Instructors set small grass fires and left students learning to investigate wildfires to figure out how and where the fires started.

JEFFERSON COUNTY, Colo. — An open field at Bear Creek Lake Park served as a classroom for wildfire firefighters on Wednesday.

One crew from West Metro Fire learned a lesson in prescribed burns. Firefighters took turns with a drip torch to set a 10-acre grassfire.

Meanwhile, instructors nearby taught a course for future wildland fire investigators. They set small plots of grass on fire and left students with an ashy assignment.

“They’re going to crawl around in the blackness and try to figure out where the origin of this fire is and what caused the fire,” explained Matt Araki, an instructor and wildland fire investigator with West Metro Fire.

It takes patience, Araki said. Students must be determined and willing to get dirty.

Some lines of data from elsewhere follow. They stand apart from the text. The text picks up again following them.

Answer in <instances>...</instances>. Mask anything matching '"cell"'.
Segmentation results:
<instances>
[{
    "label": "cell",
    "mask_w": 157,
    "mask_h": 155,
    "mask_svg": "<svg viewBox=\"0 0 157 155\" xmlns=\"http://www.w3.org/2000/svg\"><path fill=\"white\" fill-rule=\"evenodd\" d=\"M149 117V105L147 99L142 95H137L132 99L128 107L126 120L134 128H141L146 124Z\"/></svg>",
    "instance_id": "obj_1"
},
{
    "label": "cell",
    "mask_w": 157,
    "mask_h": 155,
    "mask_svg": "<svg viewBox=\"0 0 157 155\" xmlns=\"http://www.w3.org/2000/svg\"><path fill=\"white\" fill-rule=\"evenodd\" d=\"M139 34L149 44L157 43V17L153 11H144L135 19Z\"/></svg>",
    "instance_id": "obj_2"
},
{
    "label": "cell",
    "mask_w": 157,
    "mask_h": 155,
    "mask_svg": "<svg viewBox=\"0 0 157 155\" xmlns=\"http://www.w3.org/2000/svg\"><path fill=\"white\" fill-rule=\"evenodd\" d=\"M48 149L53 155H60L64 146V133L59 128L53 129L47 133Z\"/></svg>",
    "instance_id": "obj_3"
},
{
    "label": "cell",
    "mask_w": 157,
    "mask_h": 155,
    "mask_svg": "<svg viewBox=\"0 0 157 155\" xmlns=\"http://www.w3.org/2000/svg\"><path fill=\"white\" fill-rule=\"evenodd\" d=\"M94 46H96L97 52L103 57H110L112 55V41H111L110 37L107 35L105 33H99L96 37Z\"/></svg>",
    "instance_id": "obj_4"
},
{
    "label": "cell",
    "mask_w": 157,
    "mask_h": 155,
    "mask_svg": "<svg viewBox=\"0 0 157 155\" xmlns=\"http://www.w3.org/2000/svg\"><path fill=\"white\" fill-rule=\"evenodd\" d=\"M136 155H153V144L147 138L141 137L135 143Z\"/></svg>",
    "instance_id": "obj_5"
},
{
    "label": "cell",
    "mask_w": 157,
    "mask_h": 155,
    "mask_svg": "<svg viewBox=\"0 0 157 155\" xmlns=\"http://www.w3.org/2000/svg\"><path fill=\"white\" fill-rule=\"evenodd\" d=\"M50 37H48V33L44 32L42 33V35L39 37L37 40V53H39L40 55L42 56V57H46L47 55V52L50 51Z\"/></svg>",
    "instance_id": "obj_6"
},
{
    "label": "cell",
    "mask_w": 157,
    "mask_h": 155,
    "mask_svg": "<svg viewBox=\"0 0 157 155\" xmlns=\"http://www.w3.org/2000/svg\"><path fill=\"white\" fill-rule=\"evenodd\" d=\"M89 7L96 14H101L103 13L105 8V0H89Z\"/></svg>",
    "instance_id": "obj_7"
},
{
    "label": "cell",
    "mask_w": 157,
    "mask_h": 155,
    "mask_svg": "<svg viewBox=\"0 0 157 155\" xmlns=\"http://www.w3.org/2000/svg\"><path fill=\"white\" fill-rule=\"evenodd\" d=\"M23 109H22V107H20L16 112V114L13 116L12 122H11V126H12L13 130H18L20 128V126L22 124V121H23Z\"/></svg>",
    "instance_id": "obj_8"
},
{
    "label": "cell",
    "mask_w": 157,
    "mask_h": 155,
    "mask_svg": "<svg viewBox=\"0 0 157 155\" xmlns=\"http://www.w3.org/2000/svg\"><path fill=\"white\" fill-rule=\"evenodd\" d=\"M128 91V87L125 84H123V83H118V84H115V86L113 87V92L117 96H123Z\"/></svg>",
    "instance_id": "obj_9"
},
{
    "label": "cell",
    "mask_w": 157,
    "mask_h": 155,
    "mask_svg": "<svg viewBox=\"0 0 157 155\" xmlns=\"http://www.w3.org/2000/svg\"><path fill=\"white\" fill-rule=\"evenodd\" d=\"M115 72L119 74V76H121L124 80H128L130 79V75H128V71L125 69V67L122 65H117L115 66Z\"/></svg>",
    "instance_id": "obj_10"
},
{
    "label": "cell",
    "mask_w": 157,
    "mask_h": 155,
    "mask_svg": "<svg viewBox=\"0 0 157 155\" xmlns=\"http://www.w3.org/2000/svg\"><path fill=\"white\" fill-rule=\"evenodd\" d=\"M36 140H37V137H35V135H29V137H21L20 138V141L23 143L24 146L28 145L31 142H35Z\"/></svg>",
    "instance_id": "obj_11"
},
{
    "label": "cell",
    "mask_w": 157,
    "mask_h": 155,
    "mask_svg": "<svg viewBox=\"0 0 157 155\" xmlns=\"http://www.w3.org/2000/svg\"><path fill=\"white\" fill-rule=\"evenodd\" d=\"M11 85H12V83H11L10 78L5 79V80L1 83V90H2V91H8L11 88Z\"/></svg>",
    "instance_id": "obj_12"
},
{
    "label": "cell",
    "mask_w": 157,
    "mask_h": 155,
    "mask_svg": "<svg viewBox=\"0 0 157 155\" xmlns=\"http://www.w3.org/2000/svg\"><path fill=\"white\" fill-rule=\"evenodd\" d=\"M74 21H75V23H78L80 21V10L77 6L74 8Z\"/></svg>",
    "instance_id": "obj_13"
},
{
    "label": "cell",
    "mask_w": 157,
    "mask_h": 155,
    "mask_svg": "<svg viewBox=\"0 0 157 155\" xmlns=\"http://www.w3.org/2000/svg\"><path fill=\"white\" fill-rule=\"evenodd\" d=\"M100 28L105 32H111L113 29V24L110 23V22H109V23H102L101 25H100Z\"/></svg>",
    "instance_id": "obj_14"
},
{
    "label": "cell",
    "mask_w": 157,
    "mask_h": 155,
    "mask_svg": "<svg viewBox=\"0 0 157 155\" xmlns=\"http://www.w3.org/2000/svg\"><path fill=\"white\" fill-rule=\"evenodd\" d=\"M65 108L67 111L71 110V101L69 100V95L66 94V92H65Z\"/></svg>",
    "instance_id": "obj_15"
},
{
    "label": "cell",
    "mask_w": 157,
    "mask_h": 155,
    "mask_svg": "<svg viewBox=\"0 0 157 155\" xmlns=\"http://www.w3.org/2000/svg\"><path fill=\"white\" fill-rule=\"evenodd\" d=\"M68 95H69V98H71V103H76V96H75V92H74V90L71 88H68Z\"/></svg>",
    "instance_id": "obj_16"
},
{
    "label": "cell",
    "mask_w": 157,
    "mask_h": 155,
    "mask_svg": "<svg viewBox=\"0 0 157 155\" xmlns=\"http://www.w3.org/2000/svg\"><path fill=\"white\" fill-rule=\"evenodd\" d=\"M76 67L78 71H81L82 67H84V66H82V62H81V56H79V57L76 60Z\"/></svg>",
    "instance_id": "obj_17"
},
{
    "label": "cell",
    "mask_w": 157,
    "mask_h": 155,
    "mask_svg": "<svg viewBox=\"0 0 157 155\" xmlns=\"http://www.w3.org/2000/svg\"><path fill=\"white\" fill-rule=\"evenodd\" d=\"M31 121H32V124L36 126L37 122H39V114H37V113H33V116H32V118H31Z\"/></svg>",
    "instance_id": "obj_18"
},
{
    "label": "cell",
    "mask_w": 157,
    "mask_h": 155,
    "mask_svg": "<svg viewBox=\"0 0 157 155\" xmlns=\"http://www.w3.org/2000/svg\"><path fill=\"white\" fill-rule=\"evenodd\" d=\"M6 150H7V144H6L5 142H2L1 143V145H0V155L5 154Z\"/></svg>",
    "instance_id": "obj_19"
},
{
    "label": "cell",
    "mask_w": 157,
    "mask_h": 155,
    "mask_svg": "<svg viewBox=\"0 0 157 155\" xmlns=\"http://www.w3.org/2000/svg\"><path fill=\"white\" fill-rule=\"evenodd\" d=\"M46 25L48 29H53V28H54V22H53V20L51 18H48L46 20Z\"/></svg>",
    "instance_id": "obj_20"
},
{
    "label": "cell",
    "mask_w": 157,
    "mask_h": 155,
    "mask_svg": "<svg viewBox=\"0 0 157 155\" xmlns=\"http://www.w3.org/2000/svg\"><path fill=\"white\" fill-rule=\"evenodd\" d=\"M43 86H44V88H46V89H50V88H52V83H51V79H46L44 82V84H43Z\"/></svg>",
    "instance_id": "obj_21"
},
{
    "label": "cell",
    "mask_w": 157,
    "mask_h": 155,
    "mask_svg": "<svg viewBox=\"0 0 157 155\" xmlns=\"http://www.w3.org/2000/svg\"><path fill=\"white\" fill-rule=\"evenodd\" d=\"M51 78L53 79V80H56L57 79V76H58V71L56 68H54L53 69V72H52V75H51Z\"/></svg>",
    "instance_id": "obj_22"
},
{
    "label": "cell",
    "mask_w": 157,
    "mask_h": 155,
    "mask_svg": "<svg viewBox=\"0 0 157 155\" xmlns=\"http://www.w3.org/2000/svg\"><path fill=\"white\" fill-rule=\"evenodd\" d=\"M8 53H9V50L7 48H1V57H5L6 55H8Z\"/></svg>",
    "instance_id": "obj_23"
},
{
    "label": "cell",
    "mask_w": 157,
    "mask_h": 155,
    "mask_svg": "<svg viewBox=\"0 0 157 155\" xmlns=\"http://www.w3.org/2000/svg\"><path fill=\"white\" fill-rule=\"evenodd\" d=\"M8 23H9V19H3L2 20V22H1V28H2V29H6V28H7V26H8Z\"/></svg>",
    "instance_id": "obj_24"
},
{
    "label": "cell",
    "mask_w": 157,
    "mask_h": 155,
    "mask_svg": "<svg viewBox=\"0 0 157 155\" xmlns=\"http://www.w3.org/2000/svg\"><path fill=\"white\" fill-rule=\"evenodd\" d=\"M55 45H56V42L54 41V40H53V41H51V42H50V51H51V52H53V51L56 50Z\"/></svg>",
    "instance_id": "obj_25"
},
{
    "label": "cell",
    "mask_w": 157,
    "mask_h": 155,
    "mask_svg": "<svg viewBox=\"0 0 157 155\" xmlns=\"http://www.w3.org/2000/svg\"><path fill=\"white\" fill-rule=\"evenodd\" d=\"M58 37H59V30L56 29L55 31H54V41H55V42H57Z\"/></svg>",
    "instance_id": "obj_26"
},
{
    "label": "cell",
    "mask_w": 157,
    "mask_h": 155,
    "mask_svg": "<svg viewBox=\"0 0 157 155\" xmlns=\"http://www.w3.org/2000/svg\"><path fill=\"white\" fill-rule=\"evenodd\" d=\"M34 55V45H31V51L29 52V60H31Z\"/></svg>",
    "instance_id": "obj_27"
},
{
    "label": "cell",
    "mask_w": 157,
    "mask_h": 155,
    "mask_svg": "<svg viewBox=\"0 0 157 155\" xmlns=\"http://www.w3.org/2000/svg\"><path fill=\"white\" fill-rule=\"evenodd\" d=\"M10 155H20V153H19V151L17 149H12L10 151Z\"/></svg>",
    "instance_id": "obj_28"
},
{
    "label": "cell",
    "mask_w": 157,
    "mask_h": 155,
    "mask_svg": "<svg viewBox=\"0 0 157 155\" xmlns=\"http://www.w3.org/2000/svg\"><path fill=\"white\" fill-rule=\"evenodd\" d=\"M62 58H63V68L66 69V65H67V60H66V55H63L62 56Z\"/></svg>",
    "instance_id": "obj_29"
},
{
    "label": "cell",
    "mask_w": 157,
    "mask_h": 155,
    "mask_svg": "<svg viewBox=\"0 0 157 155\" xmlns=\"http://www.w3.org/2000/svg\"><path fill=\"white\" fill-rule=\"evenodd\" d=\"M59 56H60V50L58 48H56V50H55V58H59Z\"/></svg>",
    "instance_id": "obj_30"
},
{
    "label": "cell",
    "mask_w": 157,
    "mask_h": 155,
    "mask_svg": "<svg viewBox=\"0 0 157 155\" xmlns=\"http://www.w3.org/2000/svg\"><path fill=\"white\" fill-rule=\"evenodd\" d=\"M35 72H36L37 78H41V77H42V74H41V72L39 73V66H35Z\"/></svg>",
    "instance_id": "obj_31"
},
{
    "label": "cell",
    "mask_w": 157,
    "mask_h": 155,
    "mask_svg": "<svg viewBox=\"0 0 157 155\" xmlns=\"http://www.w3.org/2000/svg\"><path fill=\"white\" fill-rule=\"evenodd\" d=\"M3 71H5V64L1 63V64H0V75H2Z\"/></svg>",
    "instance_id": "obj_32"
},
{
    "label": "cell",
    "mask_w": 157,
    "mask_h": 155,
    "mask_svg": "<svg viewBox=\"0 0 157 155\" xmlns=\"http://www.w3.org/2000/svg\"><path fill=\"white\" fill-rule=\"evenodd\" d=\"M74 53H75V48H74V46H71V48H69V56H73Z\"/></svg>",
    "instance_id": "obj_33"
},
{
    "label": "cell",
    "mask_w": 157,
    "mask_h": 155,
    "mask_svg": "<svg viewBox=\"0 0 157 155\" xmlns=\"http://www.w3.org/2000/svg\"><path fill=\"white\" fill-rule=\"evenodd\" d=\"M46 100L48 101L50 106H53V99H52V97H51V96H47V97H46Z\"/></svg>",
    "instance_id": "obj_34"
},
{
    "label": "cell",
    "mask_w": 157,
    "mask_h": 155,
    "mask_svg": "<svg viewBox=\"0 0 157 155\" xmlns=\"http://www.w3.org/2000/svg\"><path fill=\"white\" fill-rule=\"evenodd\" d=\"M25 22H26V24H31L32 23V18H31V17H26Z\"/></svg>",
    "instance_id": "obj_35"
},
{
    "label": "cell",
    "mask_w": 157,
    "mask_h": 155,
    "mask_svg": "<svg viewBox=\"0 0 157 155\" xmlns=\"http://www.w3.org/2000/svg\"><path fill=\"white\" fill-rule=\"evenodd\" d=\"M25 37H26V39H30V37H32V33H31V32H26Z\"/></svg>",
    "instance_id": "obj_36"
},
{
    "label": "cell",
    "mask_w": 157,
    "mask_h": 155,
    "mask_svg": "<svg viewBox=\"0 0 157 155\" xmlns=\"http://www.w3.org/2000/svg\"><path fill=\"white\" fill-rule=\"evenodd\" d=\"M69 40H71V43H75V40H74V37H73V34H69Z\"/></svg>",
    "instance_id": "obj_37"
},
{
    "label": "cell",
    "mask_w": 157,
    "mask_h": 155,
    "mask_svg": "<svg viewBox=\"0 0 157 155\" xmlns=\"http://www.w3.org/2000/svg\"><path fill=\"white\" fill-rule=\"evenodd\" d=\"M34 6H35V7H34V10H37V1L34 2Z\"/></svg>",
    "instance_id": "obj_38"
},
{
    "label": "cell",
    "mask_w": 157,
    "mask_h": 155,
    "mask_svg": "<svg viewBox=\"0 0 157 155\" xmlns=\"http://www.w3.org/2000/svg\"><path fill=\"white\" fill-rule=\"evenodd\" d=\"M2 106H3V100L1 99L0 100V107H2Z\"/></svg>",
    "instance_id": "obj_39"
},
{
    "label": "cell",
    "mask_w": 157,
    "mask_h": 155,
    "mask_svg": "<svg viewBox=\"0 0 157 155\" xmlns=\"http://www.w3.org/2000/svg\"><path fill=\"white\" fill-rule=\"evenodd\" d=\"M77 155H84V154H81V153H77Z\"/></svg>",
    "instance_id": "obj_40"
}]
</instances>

“Think of a matchhead, what’s left of a matchhead when it burns,” Araki said. “That’s what we’re looking for. We’re looking for the needle in the haystack in this whole thing.”

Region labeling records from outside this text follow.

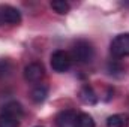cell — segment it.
Returning <instances> with one entry per match:
<instances>
[{
    "mask_svg": "<svg viewBox=\"0 0 129 127\" xmlns=\"http://www.w3.org/2000/svg\"><path fill=\"white\" fill-rule=\"evenodd\" d=\"M23 114V106L18 102L6 103L0 112V127H20Z\"/></svg>",
    "mask_w": 129,
    "mask_h": 127,
    "instance_id": "6da1fadb",
    "label": "cell"
},
{
    "mask_svg": "<svg viewBox=\"0 0 129 127\" xmlns=\"http://www.w3.org/2000/svg\"><path fill=\"white\" fill-rule=\"evenodd\" d=\"M95 57V49H93V45L89 42V40H77L74 43V48H72V60L78 61L81 64L90 63Z\"/></svg>",
    "mask_w": 129,
    "mask_h": 127,
    "instance_id": "7a4b0ae2",
    "label": "cell"
},
{
    "mask_svg": "<svg viewBox=\"0 0 129 127\" xmlns=\"http://www.w3.org/2000/svg\"><path fill=\"white\" fill-rule=\"evenodd\" d=\"M50 63H51V67H53L54 72L64 73L66 70H69V67L72 64V57L63 49H57L51 54Z\"/></svg>",
    "mask_w": 129,
    "mask_h": 127,
    "instance_id": "3957f363",
    "label": "cell"
},
{
    "mask_svg": "<svg viewBox=\"0 0 129 127\" xmlns=\"http://www.w3.org/2000/svg\"><path fill=\"white\" fill-rule=\"evenodd\" d=\"M110 49H111V54L117 58L129 57V33L117 34L113 39V42L110 45Z\"/></svg>",
    "mask_w": 129,
    "mask_h": 127,
    "instance_id": "277c9868",
    "label": "cell"
},
{
    "mask_svg": "<svg viewBox=\"0 0 129 127\" xmlns=\"http://www.w3.org/2000/svg\"><path fill=\"white\" fill-rule=\"evenodd\" d=\"M21 21V12L11 5H0V26L18 24Z\"/></svg>",
    "mask_w": 129,
    "mask_h": 127,
    "instance_id": "5b68a950",
    "label": "cell"
},
{
    "mask_svg": "<svg viewBox=\"0 0 129 127\" xmlns=\"http://www.w3.org/2000/svg\"><path fill=\"white\" fill-rule=\"evenodd\" d=\"M45 75V70H44V66L41 63H30L26 66L24 69V78L26 81L29 82H38L44 78Z\"/></svg>",
    "mask_w": 129,
    "mask_h": 127,
    "instance_id": "8992f818",
    "label": "cell"
},
{
    "mask_svg": "<svg viewBox=\"0 0 129 127\" xmlns=\"http://www.w3.org/2000/svg\"><path fill=\"white\" fill-rule=\"evenodd\" d=\"M57 127H77V112L72 109H66L59 112L56 117Z\"/></svg>",
    "mask_w": 129,
    "mask_h": 127,
    "instance_id": "52a82bcc",
    "label": "cell"
},
{
    "mask_svg": "<svg viewBox=\"0 0 129 127\" xmlns=\"http://www.w3.org/2000/svg\"><path fill=\"white\" fill-rule=\"evenodd\" d=\"M80 99L86 105H95V103H98V100H99V97L96 96L93 87L89 85V84H84L81 87V90H80Z\"/></svg>",
    "mask_w": 129,
    "mask_h": 127,
    "instance_id": "ba28073f",
    "label": "cell"
},
{
    "mask_svg": "<svg viewBox=\"0 0 129 127\" xmlns=\"http://www.w3.org/2000/svg\"><path fill=\"white\" fill-rule=\"evenodd\" d=\"M47 96H48V88L45 85H36L32 90V99H33V102H36V103L44 102L47 99Z\"/></svg>",
    "mask_w": 129,
    "mask_h": 127,
    "instance_id": "9c48e42d",
    "label": "cell"
},
{
    "mask_svg": "<svg viewBox=\"0 0 129 127\" xmlns=\"http://www.w3.org/2000/svg\"><path fill=\"white\" fill-rule=\"evenodd\" d=\"M77 127H95V121L89 114H77Z\"/></svg>",
    "mask_w": 129,
    "mask_h": 127,
    "instance_id": "30bf717a",
    "label": "cell"
},
{
    "mask_svg": "<svg viewBox=\"0 0 129 127\" xmlns=\"http://www.w3.org/2000/svg\"><path fill=\"white\" fill-rule=\"evenodd\" d=\"M51 8L57 12V14H68L69 12V9H71V6H69V3L68 2H64V0H56V2H51Z\"/></svg>",
    "mask_w": 129,
    "mask_h": 127,
    "instance_id": "8fae6325",
    "label": "cell"
},
{
    "mask_svg": "<svg viewBox=\"0 0 129 127\" xmlns=\"http://www.w3.org/2000/svg\"><path fill=\"white\" fill-rule=\"evenodd\" d=\"M126 120L123 115H111L107 120V127H125Z\"/></svg>",
    "mask_w": 129,
    "mask_h": 127,
    "instance_id": "7c38bea8",
    "label": "cell"
},
{
    "mask_svg": "<svg viewBox=\"0 0 129 127\" xmlns=\"http://www.w3.org/2000/svg\"><path fill=\"white\" fill-rule=\"evenodd\" d=\"M11 72H12V63L9 60H6V58L0 60V78L9 75Z\"/></svg>",
    "mask_w": 129,
    "mask_h": 127,
    "instance_id": "4fadbf2b",
    "label": "cell"
},
{
    "mask_svg": "<svg viewBox=\"0 0 129 127\" xmlns=\"http://www.w3.org/2000/svg\"><path fill=\"white\" fill-rule=\"evenodd\" d=\"M108 69H110V72L111 73H116V70H119V72H123V67L120 66V64H117V63H110L108 64Z\"/></svg>",
    "mask_w": 129,
    "mask_h": 127,
    "instance_id": "5bb4252c",
    "label": "cell"
}]
</instances>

West Metro Fire said there are more than 5,000 wildfires ignited in Colorado every year. Humans cause most of them, but investigators don’t always determine where and how they started.

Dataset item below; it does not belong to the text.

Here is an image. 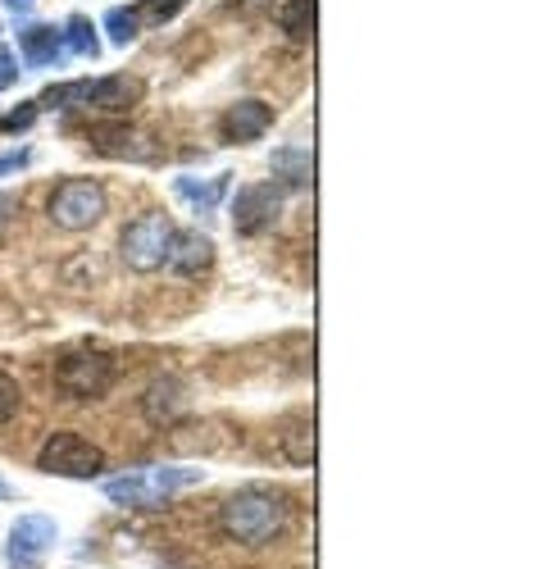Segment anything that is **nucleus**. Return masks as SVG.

“Unfortunately, it’s not that often,” Araki said. “We will investigate it down to a general area of origin, but that’s generally about as close as we can get.”

West Metro Fire hosted the wildland fire investigations class which is accredited through the National Wildfire Coordinating Group.

Most of 24 students are already fire investigators, Araki said. They all need to pass the course to become certified as wildland fire investigators, a job in high demand in Colorado.

“Within the last couple years, we’ve had the largest fires in Colorado history,” Araki said. “Some of them are still under investigation.”

Rich Conroy is a deputy fire marshal with South Metro Fire, but he was a student on Wednesday hoping to expand his investigative skills.

“Learning from the experience of others in the past and things to look for, that’s really the key to this whole thing,” Conroy said. “Otherwise, it just looks like a patch of black grass.”

The course will wrap up on Thursday, but students like Conroy will leave with skills they need to investigate next wildfire that sparks.